> [How to complete this task] Copy out each line of the data holding "unique".

Data extracted from a collection

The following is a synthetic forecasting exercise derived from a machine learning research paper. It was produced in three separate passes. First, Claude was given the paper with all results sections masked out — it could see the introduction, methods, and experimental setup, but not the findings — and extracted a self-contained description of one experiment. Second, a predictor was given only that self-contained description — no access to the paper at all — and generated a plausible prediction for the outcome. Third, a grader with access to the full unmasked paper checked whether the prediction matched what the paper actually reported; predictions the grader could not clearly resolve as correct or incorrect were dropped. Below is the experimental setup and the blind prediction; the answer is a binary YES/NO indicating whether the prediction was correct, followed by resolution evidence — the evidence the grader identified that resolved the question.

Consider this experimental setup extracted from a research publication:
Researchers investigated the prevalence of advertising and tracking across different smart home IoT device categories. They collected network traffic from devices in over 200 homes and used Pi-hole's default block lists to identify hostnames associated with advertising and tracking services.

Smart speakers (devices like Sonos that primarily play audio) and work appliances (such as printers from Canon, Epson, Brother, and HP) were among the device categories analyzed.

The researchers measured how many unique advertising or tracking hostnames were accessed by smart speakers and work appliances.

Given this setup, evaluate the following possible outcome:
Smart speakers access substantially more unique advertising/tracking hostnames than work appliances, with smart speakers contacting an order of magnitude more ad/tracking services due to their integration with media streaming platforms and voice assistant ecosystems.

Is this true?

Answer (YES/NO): NO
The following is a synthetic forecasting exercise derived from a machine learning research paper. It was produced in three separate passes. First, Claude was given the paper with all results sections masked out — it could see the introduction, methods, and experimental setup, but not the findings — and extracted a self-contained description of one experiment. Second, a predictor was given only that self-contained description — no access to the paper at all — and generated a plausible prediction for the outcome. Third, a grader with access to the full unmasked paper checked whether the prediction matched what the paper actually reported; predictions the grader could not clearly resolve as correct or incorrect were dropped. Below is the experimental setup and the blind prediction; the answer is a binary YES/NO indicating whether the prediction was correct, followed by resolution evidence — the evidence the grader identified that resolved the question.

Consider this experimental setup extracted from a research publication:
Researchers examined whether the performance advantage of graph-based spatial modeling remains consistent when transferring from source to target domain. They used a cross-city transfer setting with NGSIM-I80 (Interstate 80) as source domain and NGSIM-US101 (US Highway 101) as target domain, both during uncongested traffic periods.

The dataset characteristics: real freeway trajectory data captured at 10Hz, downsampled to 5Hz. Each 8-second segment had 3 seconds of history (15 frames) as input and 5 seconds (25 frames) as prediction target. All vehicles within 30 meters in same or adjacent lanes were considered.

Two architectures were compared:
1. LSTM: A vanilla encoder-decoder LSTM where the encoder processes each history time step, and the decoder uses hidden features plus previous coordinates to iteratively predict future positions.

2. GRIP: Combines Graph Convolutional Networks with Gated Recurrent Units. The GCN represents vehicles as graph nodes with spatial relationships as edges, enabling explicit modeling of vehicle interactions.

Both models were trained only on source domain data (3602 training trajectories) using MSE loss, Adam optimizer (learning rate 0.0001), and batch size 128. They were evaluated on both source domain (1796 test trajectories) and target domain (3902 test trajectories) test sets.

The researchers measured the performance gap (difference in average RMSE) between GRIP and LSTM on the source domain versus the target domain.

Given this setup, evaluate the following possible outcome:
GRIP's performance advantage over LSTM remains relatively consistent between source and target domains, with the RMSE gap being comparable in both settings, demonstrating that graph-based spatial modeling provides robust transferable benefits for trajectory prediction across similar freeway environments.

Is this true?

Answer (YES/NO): YES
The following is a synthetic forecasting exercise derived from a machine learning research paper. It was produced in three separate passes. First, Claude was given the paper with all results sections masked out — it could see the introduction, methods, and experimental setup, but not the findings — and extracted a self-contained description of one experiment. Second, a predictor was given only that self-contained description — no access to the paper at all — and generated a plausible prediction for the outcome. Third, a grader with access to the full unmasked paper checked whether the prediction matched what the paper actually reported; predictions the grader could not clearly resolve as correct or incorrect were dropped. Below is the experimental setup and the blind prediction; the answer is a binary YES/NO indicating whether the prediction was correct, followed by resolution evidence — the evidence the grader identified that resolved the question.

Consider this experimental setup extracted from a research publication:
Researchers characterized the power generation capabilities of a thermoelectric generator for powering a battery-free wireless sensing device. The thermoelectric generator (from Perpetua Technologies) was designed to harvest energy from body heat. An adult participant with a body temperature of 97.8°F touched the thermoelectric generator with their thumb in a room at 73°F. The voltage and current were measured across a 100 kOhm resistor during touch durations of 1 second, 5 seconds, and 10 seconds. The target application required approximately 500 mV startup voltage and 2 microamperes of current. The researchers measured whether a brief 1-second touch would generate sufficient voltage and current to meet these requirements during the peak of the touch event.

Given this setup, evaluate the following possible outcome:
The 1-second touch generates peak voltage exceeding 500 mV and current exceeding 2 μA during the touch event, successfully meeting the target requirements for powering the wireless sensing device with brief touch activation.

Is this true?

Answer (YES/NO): NO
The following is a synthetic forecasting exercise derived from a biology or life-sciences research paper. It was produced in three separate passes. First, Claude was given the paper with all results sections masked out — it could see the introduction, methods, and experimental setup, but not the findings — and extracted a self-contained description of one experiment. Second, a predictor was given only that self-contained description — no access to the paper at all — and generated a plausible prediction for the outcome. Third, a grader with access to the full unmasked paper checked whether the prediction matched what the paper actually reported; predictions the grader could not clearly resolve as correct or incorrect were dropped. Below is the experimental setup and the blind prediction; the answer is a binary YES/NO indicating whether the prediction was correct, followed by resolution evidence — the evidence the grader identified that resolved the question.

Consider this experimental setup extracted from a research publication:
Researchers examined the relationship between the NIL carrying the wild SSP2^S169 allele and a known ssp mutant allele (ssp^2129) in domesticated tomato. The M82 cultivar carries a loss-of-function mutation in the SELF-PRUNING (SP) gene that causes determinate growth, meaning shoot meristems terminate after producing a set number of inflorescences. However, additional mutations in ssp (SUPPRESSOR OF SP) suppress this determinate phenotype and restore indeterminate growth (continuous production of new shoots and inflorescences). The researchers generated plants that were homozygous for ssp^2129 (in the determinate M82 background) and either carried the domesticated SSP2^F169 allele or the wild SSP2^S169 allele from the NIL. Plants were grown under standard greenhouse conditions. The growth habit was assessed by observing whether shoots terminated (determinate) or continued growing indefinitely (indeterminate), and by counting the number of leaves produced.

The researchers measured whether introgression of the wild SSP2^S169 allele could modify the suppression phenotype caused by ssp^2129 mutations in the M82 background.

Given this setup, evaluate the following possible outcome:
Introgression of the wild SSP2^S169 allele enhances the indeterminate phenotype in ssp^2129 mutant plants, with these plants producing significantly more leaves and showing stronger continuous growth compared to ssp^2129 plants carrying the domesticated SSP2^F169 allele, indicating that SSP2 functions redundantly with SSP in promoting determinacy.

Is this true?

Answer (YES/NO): NO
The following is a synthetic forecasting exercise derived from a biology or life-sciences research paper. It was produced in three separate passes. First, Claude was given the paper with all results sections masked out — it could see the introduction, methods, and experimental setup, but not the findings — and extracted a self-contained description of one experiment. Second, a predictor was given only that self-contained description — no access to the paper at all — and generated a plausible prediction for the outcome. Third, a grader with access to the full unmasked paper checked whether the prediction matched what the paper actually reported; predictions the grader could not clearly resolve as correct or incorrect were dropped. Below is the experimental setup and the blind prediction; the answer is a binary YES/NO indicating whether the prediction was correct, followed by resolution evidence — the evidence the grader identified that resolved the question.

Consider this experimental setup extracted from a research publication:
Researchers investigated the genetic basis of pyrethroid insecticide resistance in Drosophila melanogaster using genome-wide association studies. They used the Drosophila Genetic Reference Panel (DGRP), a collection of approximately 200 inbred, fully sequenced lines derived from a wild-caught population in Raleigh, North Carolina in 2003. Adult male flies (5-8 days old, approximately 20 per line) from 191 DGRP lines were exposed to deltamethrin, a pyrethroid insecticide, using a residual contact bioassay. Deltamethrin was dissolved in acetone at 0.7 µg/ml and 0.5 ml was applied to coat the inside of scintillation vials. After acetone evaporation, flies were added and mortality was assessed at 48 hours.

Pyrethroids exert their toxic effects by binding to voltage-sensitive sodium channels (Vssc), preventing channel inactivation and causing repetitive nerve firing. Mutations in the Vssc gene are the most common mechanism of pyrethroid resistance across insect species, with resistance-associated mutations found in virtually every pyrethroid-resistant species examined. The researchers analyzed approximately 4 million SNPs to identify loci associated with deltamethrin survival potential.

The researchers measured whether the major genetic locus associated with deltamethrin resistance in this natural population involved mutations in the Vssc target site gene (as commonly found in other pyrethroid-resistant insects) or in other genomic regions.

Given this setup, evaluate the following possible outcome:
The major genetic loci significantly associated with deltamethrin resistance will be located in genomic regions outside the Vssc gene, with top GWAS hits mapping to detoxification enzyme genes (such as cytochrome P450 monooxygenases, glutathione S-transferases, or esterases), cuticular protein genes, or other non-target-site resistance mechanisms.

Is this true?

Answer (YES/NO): YES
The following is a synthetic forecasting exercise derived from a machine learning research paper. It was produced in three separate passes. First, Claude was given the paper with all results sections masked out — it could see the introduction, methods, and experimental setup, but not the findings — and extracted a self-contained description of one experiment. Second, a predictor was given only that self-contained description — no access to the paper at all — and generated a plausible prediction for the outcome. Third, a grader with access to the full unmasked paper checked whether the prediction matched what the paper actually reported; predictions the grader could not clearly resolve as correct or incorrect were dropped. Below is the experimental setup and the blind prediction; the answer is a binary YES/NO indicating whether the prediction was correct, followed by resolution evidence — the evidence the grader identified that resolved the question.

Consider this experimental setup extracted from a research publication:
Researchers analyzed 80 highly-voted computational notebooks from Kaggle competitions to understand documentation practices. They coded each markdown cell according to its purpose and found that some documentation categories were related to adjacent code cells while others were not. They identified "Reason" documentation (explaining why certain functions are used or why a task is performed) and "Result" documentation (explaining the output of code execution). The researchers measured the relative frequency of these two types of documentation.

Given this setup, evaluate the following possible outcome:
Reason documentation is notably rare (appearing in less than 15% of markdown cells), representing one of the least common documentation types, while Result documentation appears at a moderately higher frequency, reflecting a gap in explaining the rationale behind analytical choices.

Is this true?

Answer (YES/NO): NO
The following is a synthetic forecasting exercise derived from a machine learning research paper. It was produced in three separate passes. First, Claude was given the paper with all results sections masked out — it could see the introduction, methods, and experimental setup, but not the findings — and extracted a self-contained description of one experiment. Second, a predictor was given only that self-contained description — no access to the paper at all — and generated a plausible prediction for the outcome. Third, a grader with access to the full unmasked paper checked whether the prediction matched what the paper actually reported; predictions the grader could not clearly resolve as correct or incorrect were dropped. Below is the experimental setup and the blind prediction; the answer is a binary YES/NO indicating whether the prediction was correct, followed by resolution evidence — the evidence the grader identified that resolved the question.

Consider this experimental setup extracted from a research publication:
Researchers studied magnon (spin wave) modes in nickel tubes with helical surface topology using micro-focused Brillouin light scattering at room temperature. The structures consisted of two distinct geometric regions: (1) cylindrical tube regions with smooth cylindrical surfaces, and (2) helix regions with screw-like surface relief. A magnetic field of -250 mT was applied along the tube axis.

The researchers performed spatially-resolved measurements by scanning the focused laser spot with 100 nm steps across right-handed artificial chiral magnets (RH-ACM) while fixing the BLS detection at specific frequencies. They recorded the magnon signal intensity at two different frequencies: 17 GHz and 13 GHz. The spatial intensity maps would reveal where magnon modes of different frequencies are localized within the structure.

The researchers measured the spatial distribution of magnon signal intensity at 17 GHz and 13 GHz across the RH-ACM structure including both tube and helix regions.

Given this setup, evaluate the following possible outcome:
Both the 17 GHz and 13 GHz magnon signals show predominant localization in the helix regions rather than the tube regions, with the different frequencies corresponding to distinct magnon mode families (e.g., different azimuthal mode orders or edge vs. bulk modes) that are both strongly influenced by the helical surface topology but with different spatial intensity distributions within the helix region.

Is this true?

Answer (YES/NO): NO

> [Result below]
The researchers measured how many unique advertising or tracking hostnames were accessed by smart speakers and work appliances.
Smart speakers access substantially more unique advertising/tracking hostnames than work appliances, with smart speakers contacting an order of magnitude more ad/tracking services due to their integration with media streaming platforms and voice assistant ecosystems.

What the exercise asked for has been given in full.